ORDER OF REVERSAL AND REMAND
AmTrust North America, Inc. appeals from a district court order dismissing its complaint in a civil action. Eighth Judicial District Court, Clark County; Nadia Krall, Judge.
AmTrust, a workers’ compensation insurance company, paid Abraham Martinez-Saldiviar, an injured worker, insurance benefits following an industrial accident that occurred in August 2018. On July 23, 2020, AmTrust filed suit against respondent Park Industries, Inc. (Park), the company that made the machinery that injured Martinez-Saldiviar, alleging causes of action for negligence and strict products liability. In its complaint, AmTrust alleged both that it had a statutory lien encompassing its total incurred obligations to Martinez-Saldiviar and that it had “the right to subrogation to recover said obligations” from Park. Subsequently, on July 29, 2020, Martinez-Saldiviar filed a separate personal injury complaint against Park, and the two cases were consolidated in March 2021.
Park filed its answer to AmTrust's complaint on October 29, 2020. Martinez-Saldiviar conducted two early case conferences—one in November 2020, prior to the cases being consolidated and a second supplemental conference in June 2021, after the consolidation. With respect to the June 2021 supplemental case conference, Martinez-Saldiviar served a notice of the conference on Park, but not AmTrust. AmTrust took no independent action to conduct an early case conference at that point.
In July 2021, Park filed a motion to dismiss AmTrust's complaint, alleging that AmTrust failed to hold or attend an early case conference or file a case conference report as required by NRCP 16.1, despite the fact that Martinez-Saldiviar held two early case conferences in the companion matter. Park also argued that dismissal was warranted under NRCP 12(b)(5) because, although AmTrust had a statutory workers’ compensation lien on the proceeds from Martinez-Saldiviar's case, it could not maintain a cause of action for negligence or strict products liability. AmTrust opposed the motion and subsequently filed its early case conference disclosures in August 2021.

(Saved entries)

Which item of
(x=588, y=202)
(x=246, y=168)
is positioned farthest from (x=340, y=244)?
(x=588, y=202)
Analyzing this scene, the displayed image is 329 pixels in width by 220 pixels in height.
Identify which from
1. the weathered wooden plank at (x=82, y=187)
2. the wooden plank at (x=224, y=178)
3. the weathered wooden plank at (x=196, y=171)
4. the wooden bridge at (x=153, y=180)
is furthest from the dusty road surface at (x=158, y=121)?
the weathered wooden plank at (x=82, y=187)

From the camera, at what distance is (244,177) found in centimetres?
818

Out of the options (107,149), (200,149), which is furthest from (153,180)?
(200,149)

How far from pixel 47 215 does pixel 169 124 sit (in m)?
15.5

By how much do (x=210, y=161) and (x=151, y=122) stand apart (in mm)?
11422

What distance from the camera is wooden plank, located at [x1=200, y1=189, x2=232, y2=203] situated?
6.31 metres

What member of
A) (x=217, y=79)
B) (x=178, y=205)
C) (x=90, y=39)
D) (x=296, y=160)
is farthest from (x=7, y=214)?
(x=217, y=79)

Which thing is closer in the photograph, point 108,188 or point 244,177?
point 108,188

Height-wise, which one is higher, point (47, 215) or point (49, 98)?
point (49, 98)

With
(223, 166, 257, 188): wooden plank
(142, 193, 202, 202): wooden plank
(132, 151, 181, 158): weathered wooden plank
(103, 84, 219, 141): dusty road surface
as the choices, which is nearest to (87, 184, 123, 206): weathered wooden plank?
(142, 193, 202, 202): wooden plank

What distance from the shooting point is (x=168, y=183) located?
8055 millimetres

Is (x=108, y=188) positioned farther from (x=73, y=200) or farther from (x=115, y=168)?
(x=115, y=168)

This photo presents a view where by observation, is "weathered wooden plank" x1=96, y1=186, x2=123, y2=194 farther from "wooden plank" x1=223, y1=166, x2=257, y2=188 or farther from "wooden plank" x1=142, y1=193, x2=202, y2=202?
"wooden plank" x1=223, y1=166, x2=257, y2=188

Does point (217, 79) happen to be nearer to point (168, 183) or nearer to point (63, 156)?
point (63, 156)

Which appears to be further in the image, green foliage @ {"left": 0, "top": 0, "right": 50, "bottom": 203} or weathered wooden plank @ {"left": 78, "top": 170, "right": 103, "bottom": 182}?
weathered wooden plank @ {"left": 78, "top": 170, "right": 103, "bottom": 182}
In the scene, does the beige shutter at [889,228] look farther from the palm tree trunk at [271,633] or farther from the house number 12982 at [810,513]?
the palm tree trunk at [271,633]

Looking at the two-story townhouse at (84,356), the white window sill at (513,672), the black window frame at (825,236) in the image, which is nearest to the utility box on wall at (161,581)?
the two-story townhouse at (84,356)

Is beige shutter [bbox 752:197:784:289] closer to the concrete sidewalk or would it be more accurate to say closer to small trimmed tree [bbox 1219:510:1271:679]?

#### [TO-DO LIST]
1: In the order of reversal and remand, on what date did Park file its answer to AmTrust's complaint?
2: Proceed with the order of reversal and remand concerning AmTrust and Park, beginning immediately after its final sentence.

#### [PER-TASK OUTPUTS]
1: October 29, 2020.

2:
The district court vacated the scheduled hearing on the motion to dismiss and granted the motion in a written order. Relying on Arnold v. Kip, 123 Nev. 410, 168 P.3d 1050 (2007), the court found that AmTrust failed to hold or appear at any early case conferences in the companion matter and failed to file a case conference report in contravention of NRCP 16.1. Moreover, it concluded that AmTrust failed to provide good cause for the delay, which impeded the timely prosecution of the case. The court also noted that AmTrust waited “approximately two weeks prior to the running of the statute of limitations to file the [c]omplaint.” The court additionally dismissed the complaint based on NRCP 12(b)(5) and found that, based on American Home Assur. Co. v. Eighth Judicial Dist. Court, 122 Nev. 1229, 147 P.3d 1120 (2006), the existence of AmTrust's statutory lien on Martinez-Saldiviar's recovery did not give AmTrust the right to maintain a claim for negligence or strict products liability against Park. AmTrust subsequently filed a timely motion to reconsider, which the district court denied. This appeal followed.
On appeal, AmTrust first argues that the district court erred in dismissing its complaint pursuant to NRCP 12(b)(5) because NRS 616C.215 gives a workers’ compensation insurer an independent right of action to recover against an alleged tortfeasor.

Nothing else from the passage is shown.